Our 4 1/2 year old Gerbil passed away this morning in her sleep , her sister passed away in February this year they are now together again at Rainbow bridge 

telling the kids was the hardest thing to do, they were very upset but took the news well considering  My youngest keeps asking where she is as shes only 2 years old and doesnt really understand, she keeps asking if she is lost 

R.I.P Arrow


----------



## colliemerles (Nov 2, 2007)

aww sorry vixie, 


R I P little arrow, xxxxxxxxxx


----------



## suzy93074 (Sep 3, 2008)

aaaw! RIP Arrow run free at rainbow bridgexx


----------



## scosha37 (Feb 24, 2008)

Awww R.I.P little xx run free over Rainbow Bridge xx


we nearly had that last week but maged to bring her round she was cold as anything i just sat with a warm towel and forced fed her i think she was going into hibernation..:nonod:


----------



## Sweepsmamma (Nov 4, 2008)

Awww love im so sorry to hear this hugs to you and the kids xx


----------



## Guest (Nov 13, 2008)

So sorry for your loss 
R.I.P Arrow xx


----------



## sylneo (Oct 13, 2008)

Aaaaaw hun, i'm so sorry for your loss. Hugs to you and the kids.xx
RIP little Arrow xx


----------



## u-look-like-a-hamster (Aug 17, 2008)

R.I.P Arrow 

im soo sorry to hear that 

when turkish(dog) died we said to evelyn(2) she has gone to play with nannys dog cassie in the sky.
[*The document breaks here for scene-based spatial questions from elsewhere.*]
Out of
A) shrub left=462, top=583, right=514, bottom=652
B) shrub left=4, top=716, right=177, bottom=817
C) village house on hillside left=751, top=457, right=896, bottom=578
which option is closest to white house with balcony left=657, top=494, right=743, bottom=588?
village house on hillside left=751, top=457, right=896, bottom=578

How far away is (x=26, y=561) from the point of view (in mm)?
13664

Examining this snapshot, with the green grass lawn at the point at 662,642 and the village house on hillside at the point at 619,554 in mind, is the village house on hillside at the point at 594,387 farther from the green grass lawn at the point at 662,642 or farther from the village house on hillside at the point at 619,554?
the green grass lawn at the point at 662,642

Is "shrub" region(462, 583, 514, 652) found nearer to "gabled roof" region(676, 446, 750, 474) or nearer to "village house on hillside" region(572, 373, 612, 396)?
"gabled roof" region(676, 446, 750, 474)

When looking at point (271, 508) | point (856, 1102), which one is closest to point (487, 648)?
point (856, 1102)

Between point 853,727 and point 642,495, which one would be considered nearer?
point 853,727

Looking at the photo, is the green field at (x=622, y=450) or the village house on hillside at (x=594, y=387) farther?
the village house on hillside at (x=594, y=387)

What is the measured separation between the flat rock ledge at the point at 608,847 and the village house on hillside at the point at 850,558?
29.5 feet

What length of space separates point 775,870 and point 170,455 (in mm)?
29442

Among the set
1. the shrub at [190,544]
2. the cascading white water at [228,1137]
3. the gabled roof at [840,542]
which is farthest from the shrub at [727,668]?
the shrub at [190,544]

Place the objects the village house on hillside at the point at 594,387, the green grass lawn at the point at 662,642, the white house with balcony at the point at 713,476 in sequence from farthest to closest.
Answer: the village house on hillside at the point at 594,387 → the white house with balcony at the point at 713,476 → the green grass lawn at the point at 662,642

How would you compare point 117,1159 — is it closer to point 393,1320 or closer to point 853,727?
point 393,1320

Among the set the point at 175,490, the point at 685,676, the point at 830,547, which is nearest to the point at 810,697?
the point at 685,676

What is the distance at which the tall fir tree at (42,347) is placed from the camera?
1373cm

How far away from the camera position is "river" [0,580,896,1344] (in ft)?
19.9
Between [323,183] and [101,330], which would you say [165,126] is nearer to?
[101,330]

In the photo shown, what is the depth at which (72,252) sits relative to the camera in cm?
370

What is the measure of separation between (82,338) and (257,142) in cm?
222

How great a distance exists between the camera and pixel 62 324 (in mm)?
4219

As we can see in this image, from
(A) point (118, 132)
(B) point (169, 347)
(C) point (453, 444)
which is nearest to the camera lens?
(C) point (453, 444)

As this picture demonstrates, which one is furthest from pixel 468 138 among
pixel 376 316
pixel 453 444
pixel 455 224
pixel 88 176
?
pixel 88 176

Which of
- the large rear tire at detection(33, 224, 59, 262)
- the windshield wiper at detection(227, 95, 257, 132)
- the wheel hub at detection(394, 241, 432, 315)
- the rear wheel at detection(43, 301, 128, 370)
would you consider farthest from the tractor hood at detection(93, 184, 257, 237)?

You could say this to your youngest  just sister gerbil)

R.I.P
xxx


----------



## Tweedle Dee (Jan 6, 2008)

Aww how sad, RIP little Arrow.

Bless your little one, its hard to explain it to them at that age. We lost our kitten Whisper a few months back. My Kids were all involved in burying her in the garden. My youngest who is now 3 still tells everyone about Whisper who is in the ground in the garden with the flowers (the kids picked flowers which they put on her when we buried her). She understands Whisp has gone in her own little way.

Ang x


----------



## KarenHSmith (Apr 20, 2008)

Aww RIP little Arrow.

Run free at the bridge xxx.


----------



## Bluebird (Sep 20, 2008)

So very sorry. Best that the little ones don't understand yet. Too much time for that later. Being "lost" is probably easiest for them. 
R.I.P. Arrow


----------